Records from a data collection
## START

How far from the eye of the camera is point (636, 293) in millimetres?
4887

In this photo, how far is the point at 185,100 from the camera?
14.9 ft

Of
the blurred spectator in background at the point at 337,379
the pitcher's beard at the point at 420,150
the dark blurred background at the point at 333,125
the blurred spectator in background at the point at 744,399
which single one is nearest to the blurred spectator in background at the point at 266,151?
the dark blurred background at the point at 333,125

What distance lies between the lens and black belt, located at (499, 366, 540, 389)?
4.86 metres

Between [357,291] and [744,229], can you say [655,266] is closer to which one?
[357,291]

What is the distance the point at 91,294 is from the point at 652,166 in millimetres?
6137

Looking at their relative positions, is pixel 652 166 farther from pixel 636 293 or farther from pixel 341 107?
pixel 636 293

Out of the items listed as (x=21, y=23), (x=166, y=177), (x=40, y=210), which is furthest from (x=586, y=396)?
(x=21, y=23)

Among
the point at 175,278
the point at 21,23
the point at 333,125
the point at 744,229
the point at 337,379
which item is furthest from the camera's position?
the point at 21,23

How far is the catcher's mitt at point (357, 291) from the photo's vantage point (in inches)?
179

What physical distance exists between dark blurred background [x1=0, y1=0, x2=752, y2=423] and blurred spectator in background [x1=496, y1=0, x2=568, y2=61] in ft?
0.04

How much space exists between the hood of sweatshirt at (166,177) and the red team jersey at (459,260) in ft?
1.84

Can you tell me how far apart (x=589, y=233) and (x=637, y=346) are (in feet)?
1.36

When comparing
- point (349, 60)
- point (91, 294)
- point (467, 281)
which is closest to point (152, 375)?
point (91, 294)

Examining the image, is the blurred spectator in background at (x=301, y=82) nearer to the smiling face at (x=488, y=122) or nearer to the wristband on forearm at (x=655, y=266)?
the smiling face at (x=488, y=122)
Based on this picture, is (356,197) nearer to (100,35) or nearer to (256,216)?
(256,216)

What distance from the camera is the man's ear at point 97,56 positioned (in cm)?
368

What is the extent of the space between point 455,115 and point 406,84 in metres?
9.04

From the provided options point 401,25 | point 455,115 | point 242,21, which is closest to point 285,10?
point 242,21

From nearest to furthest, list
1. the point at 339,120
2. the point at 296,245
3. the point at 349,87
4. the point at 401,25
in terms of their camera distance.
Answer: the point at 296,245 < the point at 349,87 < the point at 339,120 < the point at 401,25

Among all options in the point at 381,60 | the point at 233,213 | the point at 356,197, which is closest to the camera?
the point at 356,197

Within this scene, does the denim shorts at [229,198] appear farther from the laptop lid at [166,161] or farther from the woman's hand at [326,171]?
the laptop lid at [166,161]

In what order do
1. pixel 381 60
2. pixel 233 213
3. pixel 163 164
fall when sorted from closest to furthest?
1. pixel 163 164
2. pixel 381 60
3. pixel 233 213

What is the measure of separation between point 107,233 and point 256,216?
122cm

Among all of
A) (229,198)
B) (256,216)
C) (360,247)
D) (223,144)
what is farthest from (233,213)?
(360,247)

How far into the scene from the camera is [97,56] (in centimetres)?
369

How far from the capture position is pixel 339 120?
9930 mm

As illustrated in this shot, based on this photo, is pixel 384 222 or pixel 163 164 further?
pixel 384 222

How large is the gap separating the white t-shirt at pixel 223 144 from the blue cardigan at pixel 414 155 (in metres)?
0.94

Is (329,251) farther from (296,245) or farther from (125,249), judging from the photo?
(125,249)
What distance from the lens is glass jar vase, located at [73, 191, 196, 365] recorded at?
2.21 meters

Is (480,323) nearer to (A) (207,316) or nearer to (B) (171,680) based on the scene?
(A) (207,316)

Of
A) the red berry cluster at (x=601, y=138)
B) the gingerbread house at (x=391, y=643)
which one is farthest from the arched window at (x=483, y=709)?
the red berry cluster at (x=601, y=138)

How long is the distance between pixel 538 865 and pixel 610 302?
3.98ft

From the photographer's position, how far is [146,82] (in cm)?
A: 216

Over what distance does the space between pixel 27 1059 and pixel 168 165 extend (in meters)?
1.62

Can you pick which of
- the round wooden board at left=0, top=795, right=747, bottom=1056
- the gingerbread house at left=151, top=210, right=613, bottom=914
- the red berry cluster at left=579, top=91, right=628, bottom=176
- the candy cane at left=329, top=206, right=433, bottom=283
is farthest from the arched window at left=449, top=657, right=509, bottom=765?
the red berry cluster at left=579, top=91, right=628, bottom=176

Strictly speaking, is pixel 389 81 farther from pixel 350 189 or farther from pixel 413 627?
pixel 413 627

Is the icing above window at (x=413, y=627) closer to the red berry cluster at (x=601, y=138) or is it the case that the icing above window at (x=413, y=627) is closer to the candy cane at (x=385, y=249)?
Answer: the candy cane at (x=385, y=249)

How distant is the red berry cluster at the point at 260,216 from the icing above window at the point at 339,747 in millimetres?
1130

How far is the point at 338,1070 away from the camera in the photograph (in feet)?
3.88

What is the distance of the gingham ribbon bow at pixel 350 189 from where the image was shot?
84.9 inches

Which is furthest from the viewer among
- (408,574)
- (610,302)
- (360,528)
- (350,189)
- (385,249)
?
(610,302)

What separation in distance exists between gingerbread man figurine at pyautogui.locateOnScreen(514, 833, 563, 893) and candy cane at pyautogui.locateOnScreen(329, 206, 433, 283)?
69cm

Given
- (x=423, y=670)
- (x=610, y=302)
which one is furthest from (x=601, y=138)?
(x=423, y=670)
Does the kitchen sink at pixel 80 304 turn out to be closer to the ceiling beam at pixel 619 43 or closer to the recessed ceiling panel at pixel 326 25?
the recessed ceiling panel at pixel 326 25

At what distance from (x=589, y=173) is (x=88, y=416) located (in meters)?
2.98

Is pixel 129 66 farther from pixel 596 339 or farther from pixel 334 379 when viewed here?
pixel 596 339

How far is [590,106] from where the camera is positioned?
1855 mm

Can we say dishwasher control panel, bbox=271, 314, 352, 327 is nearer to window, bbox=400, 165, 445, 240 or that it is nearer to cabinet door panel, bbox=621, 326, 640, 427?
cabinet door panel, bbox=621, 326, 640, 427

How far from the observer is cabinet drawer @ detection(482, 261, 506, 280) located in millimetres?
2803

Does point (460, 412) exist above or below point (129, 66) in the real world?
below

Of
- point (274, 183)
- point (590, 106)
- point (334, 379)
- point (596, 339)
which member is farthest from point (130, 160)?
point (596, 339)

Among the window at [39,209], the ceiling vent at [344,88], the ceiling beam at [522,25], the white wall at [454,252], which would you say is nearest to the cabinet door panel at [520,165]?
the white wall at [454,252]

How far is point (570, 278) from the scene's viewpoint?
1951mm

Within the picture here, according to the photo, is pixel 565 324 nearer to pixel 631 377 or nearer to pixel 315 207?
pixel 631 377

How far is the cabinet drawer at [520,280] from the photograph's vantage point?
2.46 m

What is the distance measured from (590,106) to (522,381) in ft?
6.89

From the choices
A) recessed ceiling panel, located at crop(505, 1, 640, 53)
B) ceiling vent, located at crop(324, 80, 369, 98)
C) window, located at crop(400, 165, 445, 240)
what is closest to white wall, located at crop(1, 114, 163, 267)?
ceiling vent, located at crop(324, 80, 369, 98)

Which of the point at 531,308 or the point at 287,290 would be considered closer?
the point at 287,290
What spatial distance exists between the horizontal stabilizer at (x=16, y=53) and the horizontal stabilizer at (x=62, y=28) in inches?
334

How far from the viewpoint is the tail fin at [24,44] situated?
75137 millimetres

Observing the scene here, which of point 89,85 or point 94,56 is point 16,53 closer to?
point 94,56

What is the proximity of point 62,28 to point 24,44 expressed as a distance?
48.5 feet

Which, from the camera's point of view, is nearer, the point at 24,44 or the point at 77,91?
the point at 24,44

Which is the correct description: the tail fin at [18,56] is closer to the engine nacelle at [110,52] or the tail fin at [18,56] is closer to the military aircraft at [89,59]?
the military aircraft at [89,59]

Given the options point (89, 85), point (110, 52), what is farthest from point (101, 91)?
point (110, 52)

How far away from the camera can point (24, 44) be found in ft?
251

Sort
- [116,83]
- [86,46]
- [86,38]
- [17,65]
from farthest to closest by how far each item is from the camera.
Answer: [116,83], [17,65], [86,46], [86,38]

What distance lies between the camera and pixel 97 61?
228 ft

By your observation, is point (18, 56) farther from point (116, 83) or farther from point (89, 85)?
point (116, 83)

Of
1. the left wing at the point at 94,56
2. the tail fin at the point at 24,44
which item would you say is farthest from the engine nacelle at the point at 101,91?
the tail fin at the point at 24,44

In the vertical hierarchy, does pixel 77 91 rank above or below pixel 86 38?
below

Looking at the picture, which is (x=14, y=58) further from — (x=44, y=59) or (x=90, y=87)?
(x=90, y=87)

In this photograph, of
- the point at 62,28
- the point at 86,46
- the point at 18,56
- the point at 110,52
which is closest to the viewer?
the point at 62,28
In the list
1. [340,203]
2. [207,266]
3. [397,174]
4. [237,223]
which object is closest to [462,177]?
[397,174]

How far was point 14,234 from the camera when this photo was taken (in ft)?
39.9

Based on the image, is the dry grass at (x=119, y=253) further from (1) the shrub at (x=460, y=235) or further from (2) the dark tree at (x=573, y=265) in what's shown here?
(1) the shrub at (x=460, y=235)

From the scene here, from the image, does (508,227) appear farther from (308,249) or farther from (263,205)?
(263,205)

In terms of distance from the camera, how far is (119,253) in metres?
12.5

## END

### Task statement
Reproduce verbatim the lines of the records running from the line containing "From the scene here, from" through the end of the records, both ends included.

### Solution to this exercise
From the scene here, from the image, does (508,227) appear farther from (308,249) or farther from (263,205)?
(263,205)

In terms of distance from the camera, how far is (119,253) in metres?
12.5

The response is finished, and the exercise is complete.